Gowind now a reality

On 17 September, DCNS floated the first Gowind 2500 corvette out of its assembly hall at the Lorient shipyard just 12 months after construction began. The Elfateh 971, the first of a series of four Gowind 2500s for the Egyptian Navy, is scheduled for delivery in 2017. The three sister ships will be built under a technology transfer agreement at the Alexandria Shipyard; work on the first having begun in 2016.

Elfateh, the first of four Gowind corvettes on order for the Egyptian Navy, is floated out at the Lorient, Brittany shipyard of DCNS. This is the first vessel of this new design to be built (DCNS photo)
Elfateh, the first of four Gowind corvettes on order for the Egyptian Navy, is floated out at the Lorient, Brittany shipyard of DCNS. This is the first vessel of this new design to be built (DCNS photo)

DCNS developed the Gowind family for navies seeking to acquire compact new-generation warships that are rugged, reliable and well-armed. Gowind corvettes and OPVs (Offshore Patrol Vessels) combine force projection capabilities with powerful sensor and combat systems controlled by a Setis combat management system originally developed for the FREMM frigate programme. All Gowind vessels are true surface combatants designed to Bureau Véritas’s Naval Patrol Vessel Rules. Other features include a high level of built-in equipment redundancy and a compartment architecture ensuring hull stability in the event of flooding.

With ten units sold in 2013 and 2014, the Gowind 2500, the largest of the family, has already proven a winner. The first order was placed by Malaysia; the second by Egypt. The six ships for the Malaysian Navy are being built by Boustead Naval Shipyard with DCNS technical assistance. The first of type was laid down in 2016 and is scheduled to be floated out in 2018.

In addition to its general naval capabilities, the Gowind 2500 can be outfitted to the client navy’s requirements regarding both the propulsion configuration and the combat system, including mission-specific suites for anti-submarine warfare. The ASW (Anti-Submarine Warfare) version’s sensors include a hull-mounted sonar and a Captas 2 towed variable-depth sonar ensuring high-performance submarine detection. The flight deck and hangar can accommodate a 10t-class helicopter such as the NH90 or Seahawk, which in turn can deploy a dipping sonar and lightweight torpedoes. With the added benefit of DCNS’s proven expertise in platform optimisation for improved sonar efficiency, the Gowind 2500 is a formidable submarine hunter.

Gowind 2500 corvettes are typically equipped with 8 × Exocet MM40 anti-ship missiles and 16 × VL Mica anti-air missiles, both by MBDA. The electronic warfare suite can include Thales’s Vigile and Altesse R-ESM (Radar Electronic Support Measures) and C-ESM (Communications Electronic Support Measures)/ELINT (Electronic Intelligence) solutions and an NGDS (Net-Centric Geospatial Intelligence Discovery Services) or Sylena decoy system.
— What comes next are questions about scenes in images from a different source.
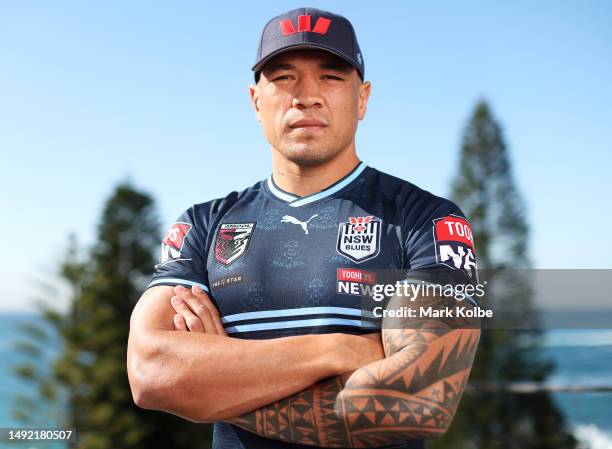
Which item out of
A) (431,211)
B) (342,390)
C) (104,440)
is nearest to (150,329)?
(342,390)

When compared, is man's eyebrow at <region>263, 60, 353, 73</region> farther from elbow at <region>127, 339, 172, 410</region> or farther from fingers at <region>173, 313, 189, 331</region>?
elbow at <region>127, 339, 172, 410</region>

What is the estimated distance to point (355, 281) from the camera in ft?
9.59

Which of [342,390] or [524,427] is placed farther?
[524,427]

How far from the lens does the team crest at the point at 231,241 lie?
3.12 meters

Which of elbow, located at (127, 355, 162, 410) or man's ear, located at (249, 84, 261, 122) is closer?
elbow, located at (127, 355, 162, 410)

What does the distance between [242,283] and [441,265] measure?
2.82 feet

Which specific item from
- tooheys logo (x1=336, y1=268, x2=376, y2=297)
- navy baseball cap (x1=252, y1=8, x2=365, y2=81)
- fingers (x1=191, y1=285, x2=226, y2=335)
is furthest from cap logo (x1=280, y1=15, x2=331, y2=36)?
fingers (x1=191, y1=285, x2=226, y2=335)

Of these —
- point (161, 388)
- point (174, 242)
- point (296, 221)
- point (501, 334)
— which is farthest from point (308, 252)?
point (501, 334)

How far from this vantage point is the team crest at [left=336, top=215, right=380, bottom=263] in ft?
9.75

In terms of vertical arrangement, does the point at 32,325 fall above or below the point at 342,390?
above

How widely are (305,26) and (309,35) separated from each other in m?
0.06

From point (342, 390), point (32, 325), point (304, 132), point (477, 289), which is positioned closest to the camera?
point (342, 390)

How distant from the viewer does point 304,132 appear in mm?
3096

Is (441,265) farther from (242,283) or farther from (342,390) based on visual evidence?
(242,283)
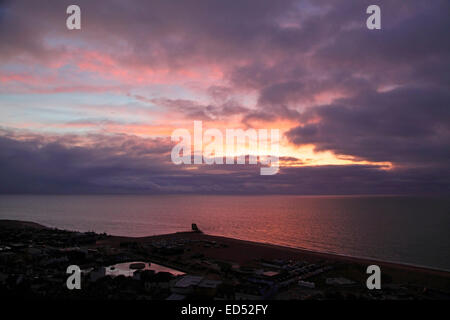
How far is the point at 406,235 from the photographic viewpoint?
187ft

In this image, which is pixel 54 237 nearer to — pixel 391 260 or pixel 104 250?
pixel 104 250

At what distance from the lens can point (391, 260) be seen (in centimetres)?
3841

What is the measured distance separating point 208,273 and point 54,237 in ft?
103

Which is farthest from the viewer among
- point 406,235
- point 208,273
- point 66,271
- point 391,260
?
point 406,235
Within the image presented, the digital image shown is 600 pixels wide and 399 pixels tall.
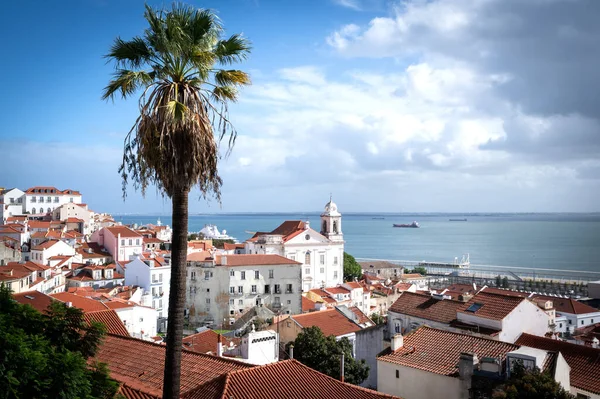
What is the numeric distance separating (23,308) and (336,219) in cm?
6523

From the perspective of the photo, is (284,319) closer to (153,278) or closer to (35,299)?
(35,299)

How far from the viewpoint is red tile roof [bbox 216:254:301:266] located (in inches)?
1981

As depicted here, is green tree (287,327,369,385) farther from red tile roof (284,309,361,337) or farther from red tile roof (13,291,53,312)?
red tile roof (13,291,53,312)

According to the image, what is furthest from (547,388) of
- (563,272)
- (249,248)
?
(563,272)

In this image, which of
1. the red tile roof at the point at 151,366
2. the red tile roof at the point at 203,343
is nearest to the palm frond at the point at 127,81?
the red tile roof at the point at 151,366

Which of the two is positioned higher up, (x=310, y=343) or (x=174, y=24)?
(x=174, y=24)

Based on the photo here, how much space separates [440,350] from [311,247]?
51.9 m

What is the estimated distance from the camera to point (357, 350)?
28.3 meters

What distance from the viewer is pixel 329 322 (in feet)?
103

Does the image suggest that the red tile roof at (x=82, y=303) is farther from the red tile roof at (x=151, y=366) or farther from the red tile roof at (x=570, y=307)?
the red tile roof at (x=570, y=307)

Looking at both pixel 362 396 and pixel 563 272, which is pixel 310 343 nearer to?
pixel 362 396

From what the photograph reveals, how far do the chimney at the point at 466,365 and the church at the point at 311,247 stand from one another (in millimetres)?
49632

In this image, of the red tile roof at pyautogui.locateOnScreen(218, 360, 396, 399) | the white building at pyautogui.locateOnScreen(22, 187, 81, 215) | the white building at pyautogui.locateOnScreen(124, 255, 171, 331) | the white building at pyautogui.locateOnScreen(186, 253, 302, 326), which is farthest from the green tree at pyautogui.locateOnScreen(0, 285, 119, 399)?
the white building at pyautogui.locateOnScreen(22, 187, 81, 215)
Airspace surveillance is provided by an NS 100 or Sea Giraffe 3D radar.

The Gowind 2500 is the first to feature the DCNS-designed panoramic sensors and intelligence module. In a single block that is assembled separately, the PSIM combines the integrated mast, complete with the radar under its radome and all the other sensors, plus the ops rooms and the associated equipment compartments.
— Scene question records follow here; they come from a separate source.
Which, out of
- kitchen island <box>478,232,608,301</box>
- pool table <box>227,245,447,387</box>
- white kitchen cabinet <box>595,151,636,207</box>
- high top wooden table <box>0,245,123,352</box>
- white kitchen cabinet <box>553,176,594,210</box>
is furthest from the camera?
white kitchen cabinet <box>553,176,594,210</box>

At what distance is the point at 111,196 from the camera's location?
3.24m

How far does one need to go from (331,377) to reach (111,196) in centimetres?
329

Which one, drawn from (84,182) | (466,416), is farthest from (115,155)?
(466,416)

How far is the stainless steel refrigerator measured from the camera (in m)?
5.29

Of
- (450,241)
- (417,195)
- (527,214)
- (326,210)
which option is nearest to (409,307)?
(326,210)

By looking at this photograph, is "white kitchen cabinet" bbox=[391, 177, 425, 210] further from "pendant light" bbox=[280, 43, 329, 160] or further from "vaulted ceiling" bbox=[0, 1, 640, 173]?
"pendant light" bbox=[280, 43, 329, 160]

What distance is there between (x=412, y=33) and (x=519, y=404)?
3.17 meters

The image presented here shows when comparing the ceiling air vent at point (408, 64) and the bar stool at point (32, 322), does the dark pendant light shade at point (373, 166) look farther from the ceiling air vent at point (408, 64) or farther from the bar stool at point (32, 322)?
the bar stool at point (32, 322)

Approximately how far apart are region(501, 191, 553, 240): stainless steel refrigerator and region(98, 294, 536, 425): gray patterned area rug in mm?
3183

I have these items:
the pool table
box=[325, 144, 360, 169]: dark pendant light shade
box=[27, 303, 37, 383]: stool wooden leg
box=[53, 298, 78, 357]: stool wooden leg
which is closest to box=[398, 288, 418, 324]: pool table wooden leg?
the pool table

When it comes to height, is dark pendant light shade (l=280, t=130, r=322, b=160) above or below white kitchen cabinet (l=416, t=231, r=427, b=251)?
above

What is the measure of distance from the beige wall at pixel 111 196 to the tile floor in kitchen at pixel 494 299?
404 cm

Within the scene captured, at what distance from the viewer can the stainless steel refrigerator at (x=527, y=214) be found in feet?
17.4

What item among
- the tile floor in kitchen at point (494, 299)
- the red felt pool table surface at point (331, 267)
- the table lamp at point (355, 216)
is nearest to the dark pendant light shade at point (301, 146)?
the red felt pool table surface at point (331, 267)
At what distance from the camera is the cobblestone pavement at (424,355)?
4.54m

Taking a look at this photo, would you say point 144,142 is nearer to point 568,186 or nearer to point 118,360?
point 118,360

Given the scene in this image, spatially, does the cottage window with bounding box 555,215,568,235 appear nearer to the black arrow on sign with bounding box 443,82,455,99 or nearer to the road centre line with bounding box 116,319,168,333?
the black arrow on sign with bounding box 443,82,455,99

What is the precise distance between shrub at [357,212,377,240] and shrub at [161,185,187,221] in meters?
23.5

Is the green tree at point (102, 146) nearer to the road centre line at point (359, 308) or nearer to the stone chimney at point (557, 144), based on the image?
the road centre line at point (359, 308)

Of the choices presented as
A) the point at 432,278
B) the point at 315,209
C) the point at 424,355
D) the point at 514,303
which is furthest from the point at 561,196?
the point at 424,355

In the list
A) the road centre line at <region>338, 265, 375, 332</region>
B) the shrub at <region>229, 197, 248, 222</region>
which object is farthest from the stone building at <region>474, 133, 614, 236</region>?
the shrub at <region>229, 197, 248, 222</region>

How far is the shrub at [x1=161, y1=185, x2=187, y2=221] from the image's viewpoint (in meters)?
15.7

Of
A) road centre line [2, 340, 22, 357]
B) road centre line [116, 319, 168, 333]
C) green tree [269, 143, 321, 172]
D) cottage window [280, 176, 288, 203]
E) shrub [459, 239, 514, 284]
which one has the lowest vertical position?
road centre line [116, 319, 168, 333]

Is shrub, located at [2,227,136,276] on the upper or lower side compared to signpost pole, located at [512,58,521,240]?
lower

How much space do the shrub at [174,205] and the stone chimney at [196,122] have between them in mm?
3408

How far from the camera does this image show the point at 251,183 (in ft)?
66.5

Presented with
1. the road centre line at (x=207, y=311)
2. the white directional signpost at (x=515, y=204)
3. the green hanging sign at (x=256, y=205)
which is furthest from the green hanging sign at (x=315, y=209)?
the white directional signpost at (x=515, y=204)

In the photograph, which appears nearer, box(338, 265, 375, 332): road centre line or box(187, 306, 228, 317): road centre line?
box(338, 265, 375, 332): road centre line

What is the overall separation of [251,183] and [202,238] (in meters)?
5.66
The hangar and flight deck are sized for a 10 t-class helo; a 5 t-class helo (e.g. Panther) and an unmanned aerial system; or up to three UASs. For commando operations, the Gowind 2500 offers side bays for a pair of 21.3 feet/6.5 m RHIBs.

Gowind 2500 (DCNS)
Gowind 2500 (DCNS)

 

Ship characteristics

Length 102 m/334.6 feet
Beam 16 m/52.5 feet
Draft 5.4 m/17.7 feet
Displacement 2,600 t
Propulsion Combined diesel and electric: 10,000 kW
Speed 25+ knots/29+ mph/46 km/h
Range 3,700 NM/6,852 km at 15 knots/17 mph/28 km/h
Crew (+ Pax) 65 (+15)
The Panoramic sensors and intelligence module (Mer et Marine/DCNS)
The Panoramic sensors and intelligence module (Mer et Marine/DCNS)

 

  1. 3D Radar;
  2. Electronic Support Measures (ESM) suite;
  3. Hull mounted sonar;
  4. Variable depth sonar;
  5. Fire control system;
  6. Vertical launching system (16 cells);
  7. Main gun 76-mm;
  8. 8 Surface-to-surface missiles;
  9. Short range gun system;
  10. Torpedo launching system;
  11. Decoy launching system;
  12. Helicopter (10 t) and Unmanned aircraft systems (UAS) facilities;
  13. Rigid Hull Inflatable Boats (RHIBs).